▶ [Task input]
###

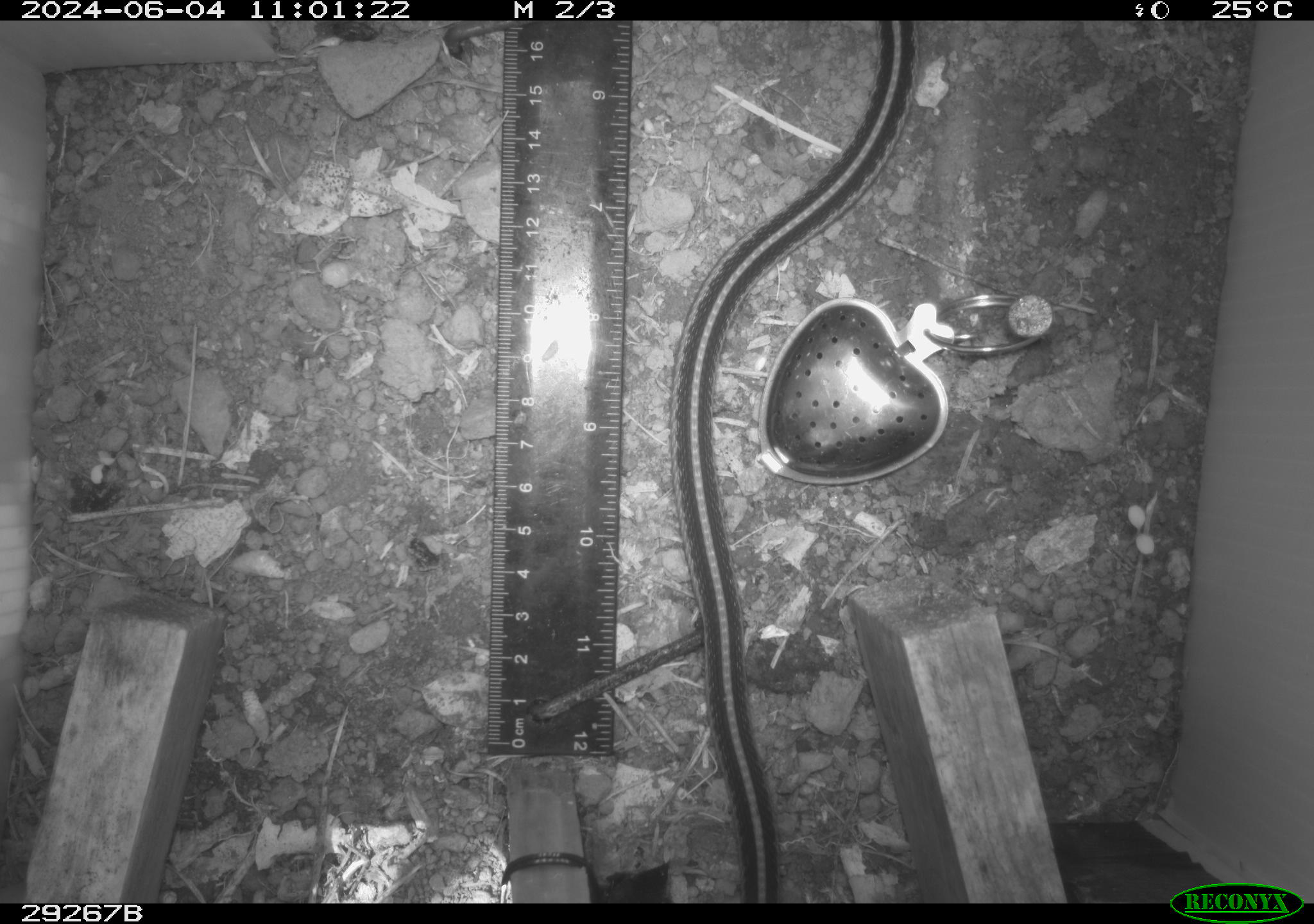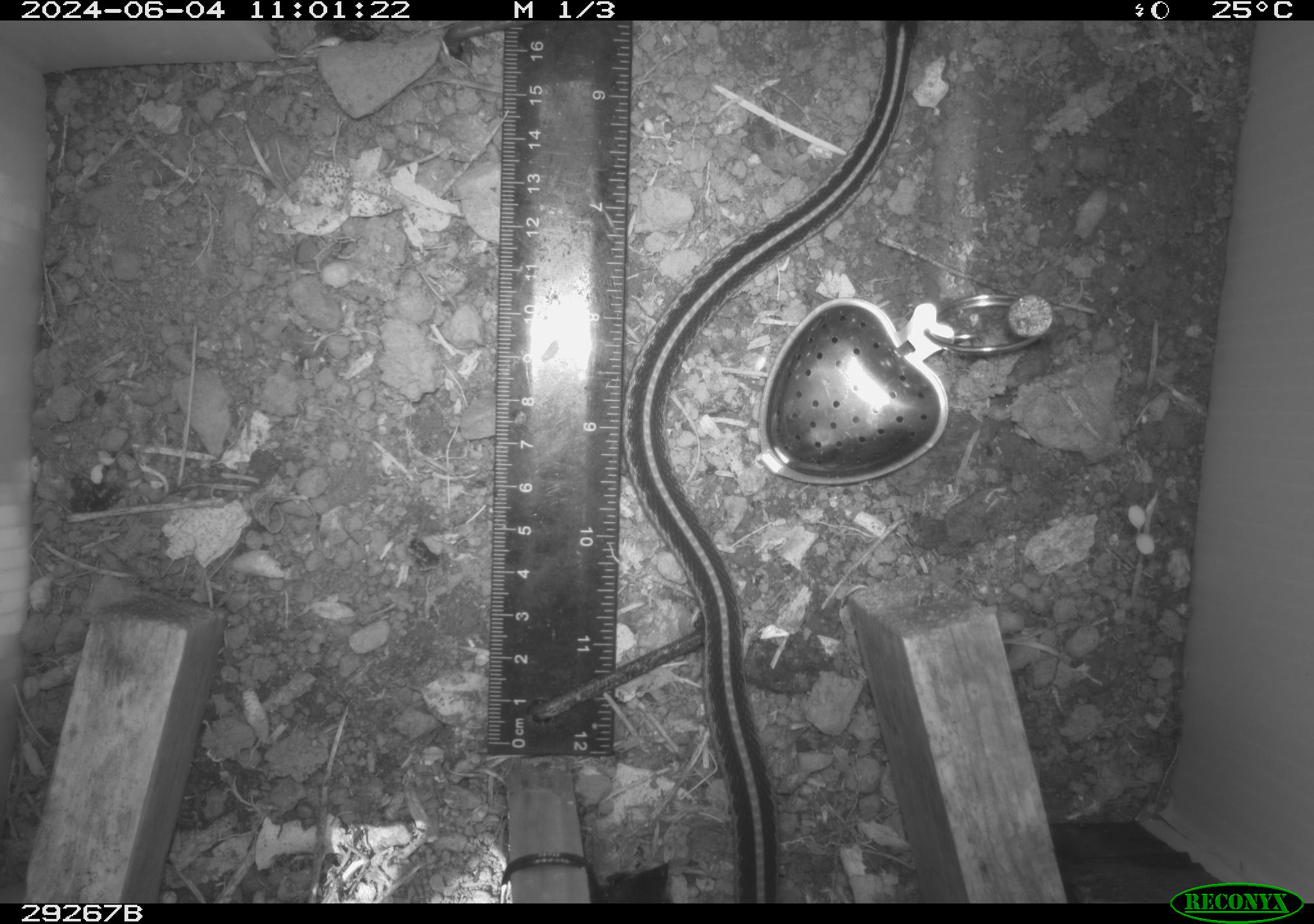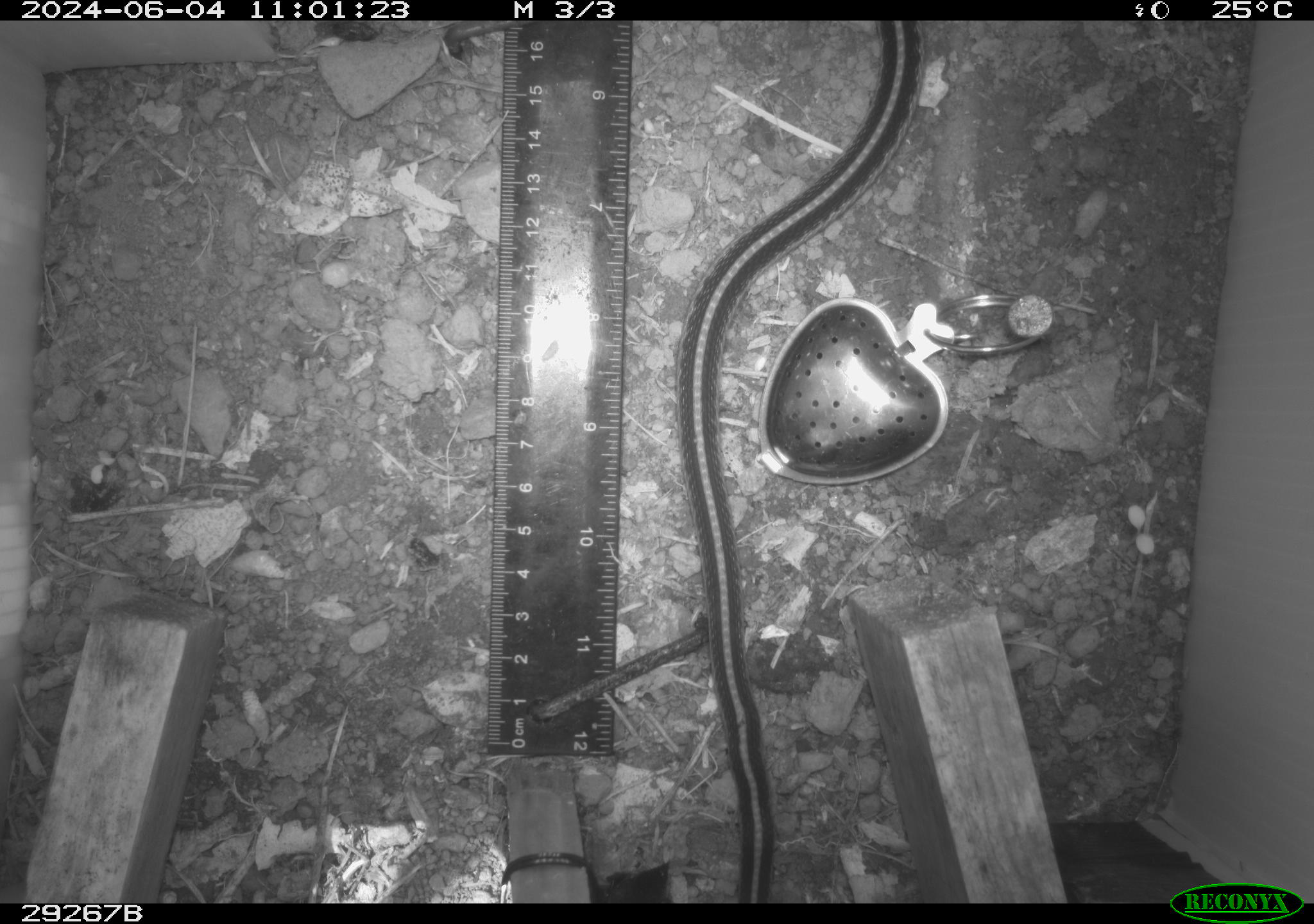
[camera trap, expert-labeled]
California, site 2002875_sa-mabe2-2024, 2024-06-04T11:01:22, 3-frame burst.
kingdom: Animalia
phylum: Chordata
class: Reptilia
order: Squamata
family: Colubridae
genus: Thamnophis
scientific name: Thamnophis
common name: american gartersnakes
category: thamnophis species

###

▶ [About this task] I would like the data above transcribed exactly, with its pictures left out.

▶ [Response area]
[camera trap, expert-labeled]
California, site 2002875_sa-mabe2-2024, 2024-06-04T11:01:22, 3-frame burst.
kingdom: Animalia
phylum: Chordata
class: Reptilia
order: Squamata
family: Colubridae
genus: Thamnophis
scientific name: Thamnophis
common name: american gartersnakes
category: thamnophis species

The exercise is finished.